The records:

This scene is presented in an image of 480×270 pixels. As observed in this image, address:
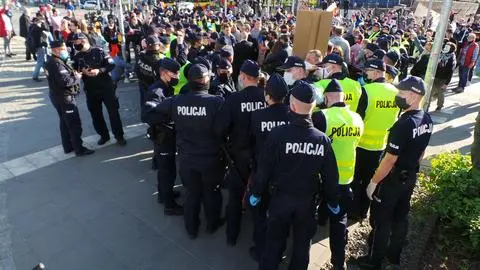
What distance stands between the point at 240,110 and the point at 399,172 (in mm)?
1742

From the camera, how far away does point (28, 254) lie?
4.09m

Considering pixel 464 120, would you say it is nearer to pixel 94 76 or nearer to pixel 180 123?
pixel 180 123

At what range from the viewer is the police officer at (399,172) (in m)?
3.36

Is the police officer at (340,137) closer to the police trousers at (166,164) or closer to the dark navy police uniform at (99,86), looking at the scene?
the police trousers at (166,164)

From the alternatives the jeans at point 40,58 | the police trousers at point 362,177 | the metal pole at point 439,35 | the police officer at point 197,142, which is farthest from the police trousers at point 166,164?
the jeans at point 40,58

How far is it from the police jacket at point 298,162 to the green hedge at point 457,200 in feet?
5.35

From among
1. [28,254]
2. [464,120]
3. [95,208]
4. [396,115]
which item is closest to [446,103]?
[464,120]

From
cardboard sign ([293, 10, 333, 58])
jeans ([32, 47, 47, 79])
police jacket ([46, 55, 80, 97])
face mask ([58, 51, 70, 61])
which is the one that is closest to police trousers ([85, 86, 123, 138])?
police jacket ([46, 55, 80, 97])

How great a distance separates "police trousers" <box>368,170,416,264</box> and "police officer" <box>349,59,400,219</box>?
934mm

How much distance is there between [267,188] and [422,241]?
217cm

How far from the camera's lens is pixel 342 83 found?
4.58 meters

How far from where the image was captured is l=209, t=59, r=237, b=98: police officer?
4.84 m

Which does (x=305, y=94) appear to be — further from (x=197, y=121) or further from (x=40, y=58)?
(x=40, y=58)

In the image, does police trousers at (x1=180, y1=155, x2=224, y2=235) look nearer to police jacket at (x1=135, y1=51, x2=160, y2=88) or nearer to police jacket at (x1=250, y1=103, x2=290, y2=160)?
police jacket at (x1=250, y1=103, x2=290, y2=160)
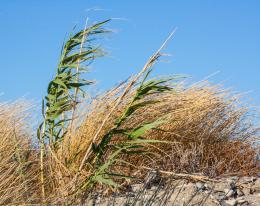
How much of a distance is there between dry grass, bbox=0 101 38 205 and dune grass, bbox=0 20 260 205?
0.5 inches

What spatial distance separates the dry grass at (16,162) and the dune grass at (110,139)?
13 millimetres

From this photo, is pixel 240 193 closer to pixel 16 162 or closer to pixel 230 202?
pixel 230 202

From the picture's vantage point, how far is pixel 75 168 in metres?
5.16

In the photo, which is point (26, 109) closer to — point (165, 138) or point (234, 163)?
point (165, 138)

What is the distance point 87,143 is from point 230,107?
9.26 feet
* * *
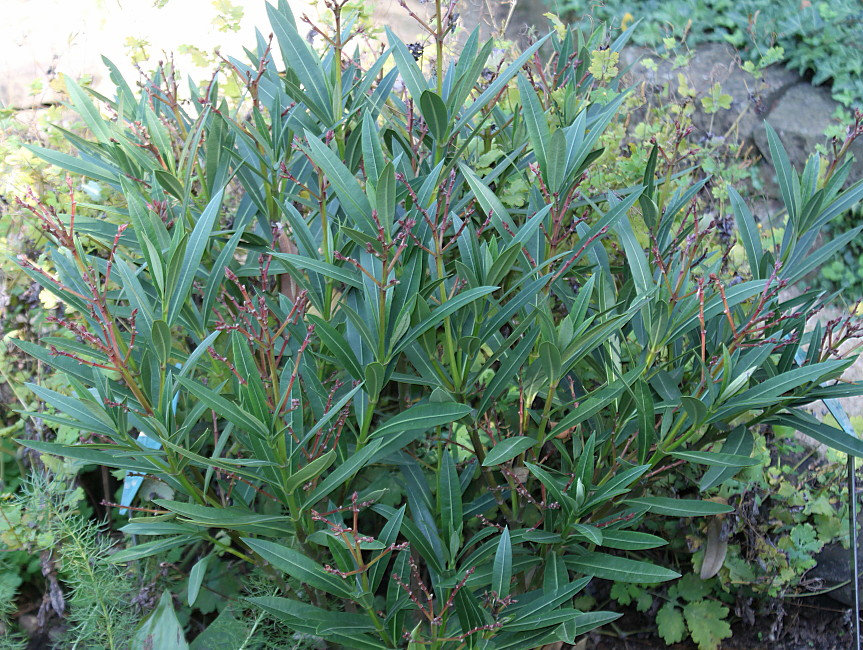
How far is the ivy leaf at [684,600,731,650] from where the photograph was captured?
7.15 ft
==
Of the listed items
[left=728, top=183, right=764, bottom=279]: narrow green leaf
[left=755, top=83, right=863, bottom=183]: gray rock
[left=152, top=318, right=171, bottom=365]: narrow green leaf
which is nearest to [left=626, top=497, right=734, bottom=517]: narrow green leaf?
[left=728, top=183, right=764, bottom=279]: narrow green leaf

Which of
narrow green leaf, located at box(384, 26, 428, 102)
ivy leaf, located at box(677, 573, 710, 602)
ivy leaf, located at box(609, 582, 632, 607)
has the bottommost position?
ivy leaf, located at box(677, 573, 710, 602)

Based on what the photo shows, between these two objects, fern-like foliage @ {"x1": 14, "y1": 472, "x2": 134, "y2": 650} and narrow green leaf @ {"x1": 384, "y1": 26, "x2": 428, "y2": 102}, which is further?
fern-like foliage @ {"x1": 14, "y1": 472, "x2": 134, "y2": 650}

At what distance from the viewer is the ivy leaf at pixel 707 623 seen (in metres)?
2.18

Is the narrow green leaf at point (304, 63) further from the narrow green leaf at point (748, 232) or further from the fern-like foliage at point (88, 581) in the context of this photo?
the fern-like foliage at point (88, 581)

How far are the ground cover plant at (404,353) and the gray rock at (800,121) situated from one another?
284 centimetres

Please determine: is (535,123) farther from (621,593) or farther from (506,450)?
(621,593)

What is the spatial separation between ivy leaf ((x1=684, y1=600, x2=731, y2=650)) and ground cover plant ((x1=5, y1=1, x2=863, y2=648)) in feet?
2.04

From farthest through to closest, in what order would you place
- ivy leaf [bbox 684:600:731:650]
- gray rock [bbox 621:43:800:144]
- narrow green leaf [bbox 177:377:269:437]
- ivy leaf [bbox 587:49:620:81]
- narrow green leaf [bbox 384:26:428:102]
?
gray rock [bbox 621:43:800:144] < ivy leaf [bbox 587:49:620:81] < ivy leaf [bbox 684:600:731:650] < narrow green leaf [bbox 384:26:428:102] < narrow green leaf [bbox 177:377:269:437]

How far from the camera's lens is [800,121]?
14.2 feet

Requirements:
In the material above, how many lines contain the string "captured", matching case exactly? Give only the number.

Answer to the exercise:
2